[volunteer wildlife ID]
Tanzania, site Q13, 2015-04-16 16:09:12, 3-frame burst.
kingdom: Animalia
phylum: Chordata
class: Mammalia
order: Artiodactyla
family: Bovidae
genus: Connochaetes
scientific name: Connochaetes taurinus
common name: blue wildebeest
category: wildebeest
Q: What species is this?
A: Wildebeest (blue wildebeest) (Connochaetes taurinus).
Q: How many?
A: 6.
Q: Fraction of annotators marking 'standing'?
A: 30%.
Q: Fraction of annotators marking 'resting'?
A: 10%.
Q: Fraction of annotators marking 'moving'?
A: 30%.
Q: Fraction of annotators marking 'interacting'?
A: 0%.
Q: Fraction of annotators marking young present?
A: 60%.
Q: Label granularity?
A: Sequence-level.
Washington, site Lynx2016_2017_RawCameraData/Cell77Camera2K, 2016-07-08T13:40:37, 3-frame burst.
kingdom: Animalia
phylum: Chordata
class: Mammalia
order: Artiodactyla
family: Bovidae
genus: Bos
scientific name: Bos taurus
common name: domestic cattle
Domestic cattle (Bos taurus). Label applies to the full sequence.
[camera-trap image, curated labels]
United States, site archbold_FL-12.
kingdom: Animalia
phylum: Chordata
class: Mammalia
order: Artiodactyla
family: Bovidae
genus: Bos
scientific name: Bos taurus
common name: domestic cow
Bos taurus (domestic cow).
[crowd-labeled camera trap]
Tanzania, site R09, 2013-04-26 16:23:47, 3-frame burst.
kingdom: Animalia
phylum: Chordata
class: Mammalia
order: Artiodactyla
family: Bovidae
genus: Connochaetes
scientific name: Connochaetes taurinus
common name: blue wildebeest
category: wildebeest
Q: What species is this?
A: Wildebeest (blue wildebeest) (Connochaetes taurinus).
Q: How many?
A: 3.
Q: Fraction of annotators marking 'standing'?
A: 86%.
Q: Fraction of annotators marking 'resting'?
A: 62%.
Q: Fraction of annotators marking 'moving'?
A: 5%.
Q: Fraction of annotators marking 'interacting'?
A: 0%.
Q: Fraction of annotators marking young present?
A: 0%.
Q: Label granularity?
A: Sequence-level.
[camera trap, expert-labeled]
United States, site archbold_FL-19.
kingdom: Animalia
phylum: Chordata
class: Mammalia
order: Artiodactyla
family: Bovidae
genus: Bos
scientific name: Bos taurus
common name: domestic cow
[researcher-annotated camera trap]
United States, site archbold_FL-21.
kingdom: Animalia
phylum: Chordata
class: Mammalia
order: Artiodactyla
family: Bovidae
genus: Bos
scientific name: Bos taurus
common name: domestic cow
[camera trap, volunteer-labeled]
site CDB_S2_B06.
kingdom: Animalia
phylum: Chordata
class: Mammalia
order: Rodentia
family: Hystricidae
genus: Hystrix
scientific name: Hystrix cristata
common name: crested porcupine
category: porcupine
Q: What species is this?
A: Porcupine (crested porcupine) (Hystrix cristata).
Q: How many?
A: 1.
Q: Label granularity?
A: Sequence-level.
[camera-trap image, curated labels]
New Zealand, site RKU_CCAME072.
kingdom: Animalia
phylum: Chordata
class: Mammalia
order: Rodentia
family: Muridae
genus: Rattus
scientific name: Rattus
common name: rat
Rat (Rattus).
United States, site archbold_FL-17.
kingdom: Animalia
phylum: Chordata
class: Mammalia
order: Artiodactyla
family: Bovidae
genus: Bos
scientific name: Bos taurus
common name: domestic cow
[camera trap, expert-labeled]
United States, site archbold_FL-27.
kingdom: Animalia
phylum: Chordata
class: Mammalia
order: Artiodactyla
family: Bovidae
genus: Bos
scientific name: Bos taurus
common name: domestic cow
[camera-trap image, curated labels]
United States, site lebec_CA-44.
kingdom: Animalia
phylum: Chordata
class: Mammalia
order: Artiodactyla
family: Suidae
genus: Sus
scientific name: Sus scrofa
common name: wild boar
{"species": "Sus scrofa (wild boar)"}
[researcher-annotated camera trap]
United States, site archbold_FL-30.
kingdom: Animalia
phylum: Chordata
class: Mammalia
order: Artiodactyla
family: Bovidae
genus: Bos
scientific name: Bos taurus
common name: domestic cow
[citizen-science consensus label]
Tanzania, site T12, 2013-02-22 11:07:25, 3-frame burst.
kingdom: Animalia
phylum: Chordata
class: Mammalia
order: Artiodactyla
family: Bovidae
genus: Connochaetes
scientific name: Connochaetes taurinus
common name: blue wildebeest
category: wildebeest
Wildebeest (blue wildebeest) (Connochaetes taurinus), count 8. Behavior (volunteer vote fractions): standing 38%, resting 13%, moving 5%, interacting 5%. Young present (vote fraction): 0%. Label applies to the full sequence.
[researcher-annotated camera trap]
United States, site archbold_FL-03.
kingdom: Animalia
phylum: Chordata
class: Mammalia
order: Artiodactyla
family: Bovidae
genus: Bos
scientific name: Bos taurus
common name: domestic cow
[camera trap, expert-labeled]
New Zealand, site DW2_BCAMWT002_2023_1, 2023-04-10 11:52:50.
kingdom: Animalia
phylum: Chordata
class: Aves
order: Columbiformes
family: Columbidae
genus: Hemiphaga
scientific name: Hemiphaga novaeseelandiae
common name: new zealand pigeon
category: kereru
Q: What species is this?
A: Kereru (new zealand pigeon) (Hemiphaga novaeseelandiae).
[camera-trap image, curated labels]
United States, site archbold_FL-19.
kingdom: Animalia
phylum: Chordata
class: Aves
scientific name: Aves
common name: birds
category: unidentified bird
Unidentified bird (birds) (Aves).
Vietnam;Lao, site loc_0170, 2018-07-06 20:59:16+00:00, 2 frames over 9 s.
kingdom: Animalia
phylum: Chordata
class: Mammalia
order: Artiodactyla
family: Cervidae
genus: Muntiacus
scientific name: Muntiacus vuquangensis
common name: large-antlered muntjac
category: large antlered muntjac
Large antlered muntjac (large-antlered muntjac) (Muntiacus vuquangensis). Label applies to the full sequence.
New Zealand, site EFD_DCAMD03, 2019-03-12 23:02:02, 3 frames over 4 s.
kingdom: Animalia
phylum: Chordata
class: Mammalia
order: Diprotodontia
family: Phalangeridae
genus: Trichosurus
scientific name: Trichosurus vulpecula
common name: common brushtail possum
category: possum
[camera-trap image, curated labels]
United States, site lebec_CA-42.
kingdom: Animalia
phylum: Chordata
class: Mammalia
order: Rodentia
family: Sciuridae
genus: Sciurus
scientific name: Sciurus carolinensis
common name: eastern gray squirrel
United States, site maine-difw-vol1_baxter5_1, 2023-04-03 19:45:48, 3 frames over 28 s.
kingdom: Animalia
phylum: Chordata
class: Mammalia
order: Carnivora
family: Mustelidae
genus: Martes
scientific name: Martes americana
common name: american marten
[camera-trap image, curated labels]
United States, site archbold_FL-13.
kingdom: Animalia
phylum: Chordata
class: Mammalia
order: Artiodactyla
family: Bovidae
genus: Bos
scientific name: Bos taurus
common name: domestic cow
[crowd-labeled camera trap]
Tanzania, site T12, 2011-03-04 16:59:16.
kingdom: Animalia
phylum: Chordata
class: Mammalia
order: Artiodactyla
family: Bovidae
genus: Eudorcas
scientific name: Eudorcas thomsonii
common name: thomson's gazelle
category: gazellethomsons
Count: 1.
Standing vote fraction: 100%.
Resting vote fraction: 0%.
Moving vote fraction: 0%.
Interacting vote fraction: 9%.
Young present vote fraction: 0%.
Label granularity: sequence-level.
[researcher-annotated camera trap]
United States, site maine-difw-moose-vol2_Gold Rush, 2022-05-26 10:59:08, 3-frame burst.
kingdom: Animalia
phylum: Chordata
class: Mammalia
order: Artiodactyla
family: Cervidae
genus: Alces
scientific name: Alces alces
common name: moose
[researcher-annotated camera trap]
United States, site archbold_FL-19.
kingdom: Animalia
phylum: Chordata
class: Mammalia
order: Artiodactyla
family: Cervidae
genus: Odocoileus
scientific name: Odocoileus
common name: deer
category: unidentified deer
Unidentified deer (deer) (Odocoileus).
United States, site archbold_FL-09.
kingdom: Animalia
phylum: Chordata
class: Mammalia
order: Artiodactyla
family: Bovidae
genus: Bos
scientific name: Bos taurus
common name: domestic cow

++++

Exercise brief: Using the entries above, give back exactly the line containing "scientific name: Sus scrofa", the line containing "scientific name: Aves", and every line between them, and nothing else.

Answer box:
scientific name: Sus scrofa
common name: wild boar
{"species": "Sus scrofa (wild boar)"}
[researcher-annotated camera trap]
United States, site archbold_FL-30.
kingdom: Animalia
phylum: Chordata
class: Mammalia
order: Artiodactyla
family: Bovidae
genus: Bos
scientific name: Bos taurus
common name: domestic cow
[citizen-science consensus label]
Tanzania, site T12, 2013-02-22 11:07:25, 3-frame burst.
kingdom: Animalia
phylum: Chordata
class: Mammalia
order: Artiodactyla
family: Bovidae
genus: Connochaetes
scientific name: Connochaetes taurinus
common name: blue wildebeest
category: wildebeest
Wildebeest (blue wildebeest) (Connochaetes taurinus), count 8. Behavior (volunteer vote fractions): standing 38%, resting 13%, moving 5%, interacting 5%. Young present (vote fraction): 0%. Label applies to the full sequence.
[researcher-annotated camera trap]
United States, site archbold_FL-03.
kingdom: Animalia
phylum: Chordata
class: Mammalia
order: Artiodactyla
family: Bovidae
genus: Bos
scientific name: Bos taurus
common name: domestic cow
[camera trap, expert-labeled]
New Zealand, site DW2_BCAMWT002_2023_1, 2023-04-10 11:52:50.
kingdom: Animalia
phylum: Chordata
class: Aves
order: Columbiformes
family: Columbidae
genus: Hemiphaga
scientific name: Hemiphaga novaeseelandiae
common name: new zealand pigeon
category: kereru
Q: What species is this?
A: Kereru (new zealand pigeon) (Hemiphaga novaeseelandiae).
[camera-trap image, curated labels]
United States, site archbold_FL-19.
kingdom: Animalia
phylum: Chordata
class: Aves
scientific name: Aves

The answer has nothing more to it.